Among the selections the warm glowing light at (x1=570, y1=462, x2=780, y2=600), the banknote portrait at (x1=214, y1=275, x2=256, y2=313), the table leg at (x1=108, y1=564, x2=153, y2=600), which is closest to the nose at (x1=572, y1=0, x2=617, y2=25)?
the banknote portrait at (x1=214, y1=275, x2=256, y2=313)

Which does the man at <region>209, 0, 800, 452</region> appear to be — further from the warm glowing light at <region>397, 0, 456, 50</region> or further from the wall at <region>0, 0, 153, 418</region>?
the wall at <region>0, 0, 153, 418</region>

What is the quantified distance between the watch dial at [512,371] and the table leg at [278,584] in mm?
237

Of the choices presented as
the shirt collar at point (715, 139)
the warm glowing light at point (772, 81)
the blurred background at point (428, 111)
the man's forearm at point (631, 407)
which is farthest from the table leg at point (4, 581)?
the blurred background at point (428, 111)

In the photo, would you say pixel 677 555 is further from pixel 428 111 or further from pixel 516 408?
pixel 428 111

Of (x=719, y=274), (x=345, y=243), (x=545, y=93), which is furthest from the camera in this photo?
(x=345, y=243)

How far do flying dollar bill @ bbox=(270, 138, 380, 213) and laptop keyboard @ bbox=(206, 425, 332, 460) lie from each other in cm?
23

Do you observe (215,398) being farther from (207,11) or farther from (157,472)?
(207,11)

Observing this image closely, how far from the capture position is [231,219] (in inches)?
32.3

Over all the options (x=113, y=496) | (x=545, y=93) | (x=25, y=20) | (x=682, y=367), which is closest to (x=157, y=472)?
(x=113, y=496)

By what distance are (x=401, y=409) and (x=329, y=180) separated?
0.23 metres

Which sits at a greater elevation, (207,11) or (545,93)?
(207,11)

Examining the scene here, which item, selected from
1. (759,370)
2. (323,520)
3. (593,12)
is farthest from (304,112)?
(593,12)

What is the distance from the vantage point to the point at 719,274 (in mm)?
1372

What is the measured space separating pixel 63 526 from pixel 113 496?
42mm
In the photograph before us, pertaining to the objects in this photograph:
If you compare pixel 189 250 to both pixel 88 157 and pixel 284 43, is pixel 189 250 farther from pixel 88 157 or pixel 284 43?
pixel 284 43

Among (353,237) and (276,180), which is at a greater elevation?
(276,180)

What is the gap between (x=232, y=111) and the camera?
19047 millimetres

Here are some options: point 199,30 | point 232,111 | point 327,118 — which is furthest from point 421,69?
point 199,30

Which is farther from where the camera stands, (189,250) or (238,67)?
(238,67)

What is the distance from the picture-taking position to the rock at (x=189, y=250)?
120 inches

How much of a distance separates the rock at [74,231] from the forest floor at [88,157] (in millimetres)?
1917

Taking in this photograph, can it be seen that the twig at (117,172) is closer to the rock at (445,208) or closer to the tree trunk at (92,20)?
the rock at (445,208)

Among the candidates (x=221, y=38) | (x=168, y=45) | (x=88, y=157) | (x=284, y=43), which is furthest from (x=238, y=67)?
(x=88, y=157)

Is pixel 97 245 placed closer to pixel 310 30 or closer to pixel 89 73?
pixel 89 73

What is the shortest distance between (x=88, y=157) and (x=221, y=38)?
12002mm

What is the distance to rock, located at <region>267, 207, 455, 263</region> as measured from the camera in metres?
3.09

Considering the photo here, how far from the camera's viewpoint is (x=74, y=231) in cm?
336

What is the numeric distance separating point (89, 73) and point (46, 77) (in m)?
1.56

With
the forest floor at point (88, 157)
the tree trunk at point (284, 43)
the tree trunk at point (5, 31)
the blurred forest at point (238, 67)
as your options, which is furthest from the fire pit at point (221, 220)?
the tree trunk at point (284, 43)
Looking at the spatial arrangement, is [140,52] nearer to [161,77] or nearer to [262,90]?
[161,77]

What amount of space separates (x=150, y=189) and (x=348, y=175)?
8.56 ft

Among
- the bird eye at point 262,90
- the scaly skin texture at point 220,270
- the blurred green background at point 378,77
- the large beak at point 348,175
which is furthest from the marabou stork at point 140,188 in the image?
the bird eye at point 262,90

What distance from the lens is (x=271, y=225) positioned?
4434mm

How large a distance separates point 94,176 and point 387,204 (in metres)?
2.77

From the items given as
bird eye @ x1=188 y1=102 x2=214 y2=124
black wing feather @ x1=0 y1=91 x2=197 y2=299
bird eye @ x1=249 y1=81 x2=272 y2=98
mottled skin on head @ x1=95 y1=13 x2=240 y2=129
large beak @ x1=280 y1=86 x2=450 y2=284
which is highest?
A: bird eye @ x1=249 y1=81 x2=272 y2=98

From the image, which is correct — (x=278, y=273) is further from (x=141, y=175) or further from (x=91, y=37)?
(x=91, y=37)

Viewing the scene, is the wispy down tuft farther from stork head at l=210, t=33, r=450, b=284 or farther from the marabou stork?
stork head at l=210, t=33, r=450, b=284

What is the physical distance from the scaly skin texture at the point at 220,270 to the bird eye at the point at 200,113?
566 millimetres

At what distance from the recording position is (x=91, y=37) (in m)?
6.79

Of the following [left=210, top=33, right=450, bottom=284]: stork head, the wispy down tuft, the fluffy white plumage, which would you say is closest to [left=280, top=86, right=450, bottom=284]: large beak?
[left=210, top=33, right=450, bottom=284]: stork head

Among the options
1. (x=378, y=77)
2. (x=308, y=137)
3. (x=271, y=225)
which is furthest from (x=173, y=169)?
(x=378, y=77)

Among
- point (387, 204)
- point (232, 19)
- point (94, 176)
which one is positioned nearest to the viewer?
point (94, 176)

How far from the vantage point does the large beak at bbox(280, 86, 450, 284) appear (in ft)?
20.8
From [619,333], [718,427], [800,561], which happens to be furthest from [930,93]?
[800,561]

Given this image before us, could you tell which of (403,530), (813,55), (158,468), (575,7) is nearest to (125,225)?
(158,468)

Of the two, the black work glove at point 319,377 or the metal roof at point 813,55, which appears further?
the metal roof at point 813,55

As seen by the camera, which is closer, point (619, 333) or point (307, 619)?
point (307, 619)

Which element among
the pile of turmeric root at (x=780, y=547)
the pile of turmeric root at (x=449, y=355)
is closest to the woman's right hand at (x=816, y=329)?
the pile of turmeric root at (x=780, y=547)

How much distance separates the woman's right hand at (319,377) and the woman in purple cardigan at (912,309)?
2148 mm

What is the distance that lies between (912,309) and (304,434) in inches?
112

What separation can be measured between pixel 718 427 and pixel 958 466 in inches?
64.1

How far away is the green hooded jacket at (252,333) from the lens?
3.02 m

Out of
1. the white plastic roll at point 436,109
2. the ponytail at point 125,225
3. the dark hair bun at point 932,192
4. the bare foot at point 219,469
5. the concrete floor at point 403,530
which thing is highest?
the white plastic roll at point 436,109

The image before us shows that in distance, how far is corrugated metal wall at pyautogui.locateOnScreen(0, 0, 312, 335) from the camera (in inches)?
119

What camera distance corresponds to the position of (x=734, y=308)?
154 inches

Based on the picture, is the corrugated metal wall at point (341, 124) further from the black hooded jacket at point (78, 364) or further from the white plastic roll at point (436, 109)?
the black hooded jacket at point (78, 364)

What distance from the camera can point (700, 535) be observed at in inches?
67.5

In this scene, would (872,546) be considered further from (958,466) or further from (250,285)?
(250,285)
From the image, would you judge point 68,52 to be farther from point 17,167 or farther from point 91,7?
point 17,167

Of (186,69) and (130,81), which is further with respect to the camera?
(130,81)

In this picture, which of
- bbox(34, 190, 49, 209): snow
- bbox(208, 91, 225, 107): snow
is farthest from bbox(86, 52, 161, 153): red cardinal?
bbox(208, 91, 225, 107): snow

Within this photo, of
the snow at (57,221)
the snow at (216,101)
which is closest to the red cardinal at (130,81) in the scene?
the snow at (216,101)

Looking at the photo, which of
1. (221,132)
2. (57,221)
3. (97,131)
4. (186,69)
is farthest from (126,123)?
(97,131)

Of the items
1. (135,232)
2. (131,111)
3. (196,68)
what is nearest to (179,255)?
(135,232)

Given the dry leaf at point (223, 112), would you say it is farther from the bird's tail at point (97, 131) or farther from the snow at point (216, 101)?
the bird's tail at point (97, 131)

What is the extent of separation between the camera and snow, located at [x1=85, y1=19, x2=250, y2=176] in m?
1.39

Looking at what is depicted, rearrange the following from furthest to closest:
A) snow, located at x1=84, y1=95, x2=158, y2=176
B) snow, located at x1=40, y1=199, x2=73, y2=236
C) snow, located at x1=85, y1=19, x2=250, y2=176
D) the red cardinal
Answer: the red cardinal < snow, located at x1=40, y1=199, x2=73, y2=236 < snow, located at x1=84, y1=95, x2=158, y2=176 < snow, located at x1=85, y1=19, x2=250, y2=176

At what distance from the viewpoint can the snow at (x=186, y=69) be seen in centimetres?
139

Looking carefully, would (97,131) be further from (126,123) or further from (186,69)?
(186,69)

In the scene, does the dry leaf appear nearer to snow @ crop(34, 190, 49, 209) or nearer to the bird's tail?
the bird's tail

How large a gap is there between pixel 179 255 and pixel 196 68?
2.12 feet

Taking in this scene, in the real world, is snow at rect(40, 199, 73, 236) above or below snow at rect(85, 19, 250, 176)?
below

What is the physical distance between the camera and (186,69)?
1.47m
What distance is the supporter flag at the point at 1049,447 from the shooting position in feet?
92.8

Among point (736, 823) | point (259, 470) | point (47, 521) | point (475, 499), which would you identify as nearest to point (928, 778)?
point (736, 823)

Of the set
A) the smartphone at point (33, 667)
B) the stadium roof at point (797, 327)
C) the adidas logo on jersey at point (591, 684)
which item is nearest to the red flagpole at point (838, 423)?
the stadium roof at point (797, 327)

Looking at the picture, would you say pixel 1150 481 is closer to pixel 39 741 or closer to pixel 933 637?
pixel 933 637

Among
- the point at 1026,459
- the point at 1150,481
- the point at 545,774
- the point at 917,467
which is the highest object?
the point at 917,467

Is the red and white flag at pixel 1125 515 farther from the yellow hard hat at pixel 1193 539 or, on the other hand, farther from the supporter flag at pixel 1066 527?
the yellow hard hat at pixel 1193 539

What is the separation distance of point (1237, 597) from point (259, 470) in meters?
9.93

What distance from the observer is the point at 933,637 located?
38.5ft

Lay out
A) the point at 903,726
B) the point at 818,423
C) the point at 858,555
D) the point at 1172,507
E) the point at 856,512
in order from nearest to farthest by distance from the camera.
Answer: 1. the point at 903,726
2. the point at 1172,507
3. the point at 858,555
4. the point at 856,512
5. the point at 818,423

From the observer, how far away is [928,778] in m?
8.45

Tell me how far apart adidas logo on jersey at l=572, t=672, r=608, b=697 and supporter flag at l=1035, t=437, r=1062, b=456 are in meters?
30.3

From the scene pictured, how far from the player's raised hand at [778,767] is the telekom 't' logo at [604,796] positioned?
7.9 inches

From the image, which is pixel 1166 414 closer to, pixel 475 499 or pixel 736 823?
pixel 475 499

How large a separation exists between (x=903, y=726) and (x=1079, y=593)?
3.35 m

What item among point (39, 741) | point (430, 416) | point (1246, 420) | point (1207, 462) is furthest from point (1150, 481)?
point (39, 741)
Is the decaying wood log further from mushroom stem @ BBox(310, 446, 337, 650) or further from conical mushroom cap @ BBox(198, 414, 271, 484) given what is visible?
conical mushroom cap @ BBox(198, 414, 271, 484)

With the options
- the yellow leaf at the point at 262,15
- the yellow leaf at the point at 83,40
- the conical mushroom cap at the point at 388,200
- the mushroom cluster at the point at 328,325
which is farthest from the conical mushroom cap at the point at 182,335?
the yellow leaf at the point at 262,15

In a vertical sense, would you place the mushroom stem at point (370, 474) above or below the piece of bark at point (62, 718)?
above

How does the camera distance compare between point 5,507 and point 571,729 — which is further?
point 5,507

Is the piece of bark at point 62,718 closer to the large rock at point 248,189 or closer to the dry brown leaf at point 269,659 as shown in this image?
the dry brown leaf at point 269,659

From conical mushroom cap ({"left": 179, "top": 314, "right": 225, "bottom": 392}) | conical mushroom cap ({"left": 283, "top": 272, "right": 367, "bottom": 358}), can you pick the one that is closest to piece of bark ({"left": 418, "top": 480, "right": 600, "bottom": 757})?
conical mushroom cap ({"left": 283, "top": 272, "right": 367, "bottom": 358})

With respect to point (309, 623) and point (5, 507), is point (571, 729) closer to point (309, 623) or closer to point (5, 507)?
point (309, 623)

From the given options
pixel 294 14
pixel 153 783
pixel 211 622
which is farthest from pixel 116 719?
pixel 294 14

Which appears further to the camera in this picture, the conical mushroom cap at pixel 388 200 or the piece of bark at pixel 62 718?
------
• [To be done]
Retype nothing except the lines from the line holding "In a vertical" through the last line of the entries, both included.

• [Answer to this task]
In a vertical sense, would you place the mushroom stem at point (370, 474) above or below the piece of bark at point (62, 718)?
above

How does the camera distance compare between point 5,507 and point 571,729 — which is further?
point 5,507

Is the piece of bark at point 62,718 closer to the large rock at point 248,189 or closer to the dry brown leaf at point 269,659 as shown in this image?
the dry brown leaf at point 269,659

From conical mushroom cap ({"left": 179, "top": 314, "right": 225, "bottom": 392}) | conical mushroom cap ({"left": 283, "top": 272, "right": 367, "bottom": 358}), can you pick the one that is closest to piece of bark ({"left": 418, "top": 480, "right": 600, "bottom": 757})?
conical mushroom cap ({"left": 283, "top": 272, "right": 367, "bottom": 358})

With respect to point (309, 623) and point (5, 507), is point (571, 729) closer to point (309, 623) or closer to point (5, 507)?
point (309, 623)

From the given options
pixel 294 14
pixel 153 783
pixel 211 622
which is farthest from pixel 116 719?
pixel 294 14

Which appears further to the camera in this picture, the conical mushroom cap at pixel 388 200 or the piece of bark at pixel 62 718?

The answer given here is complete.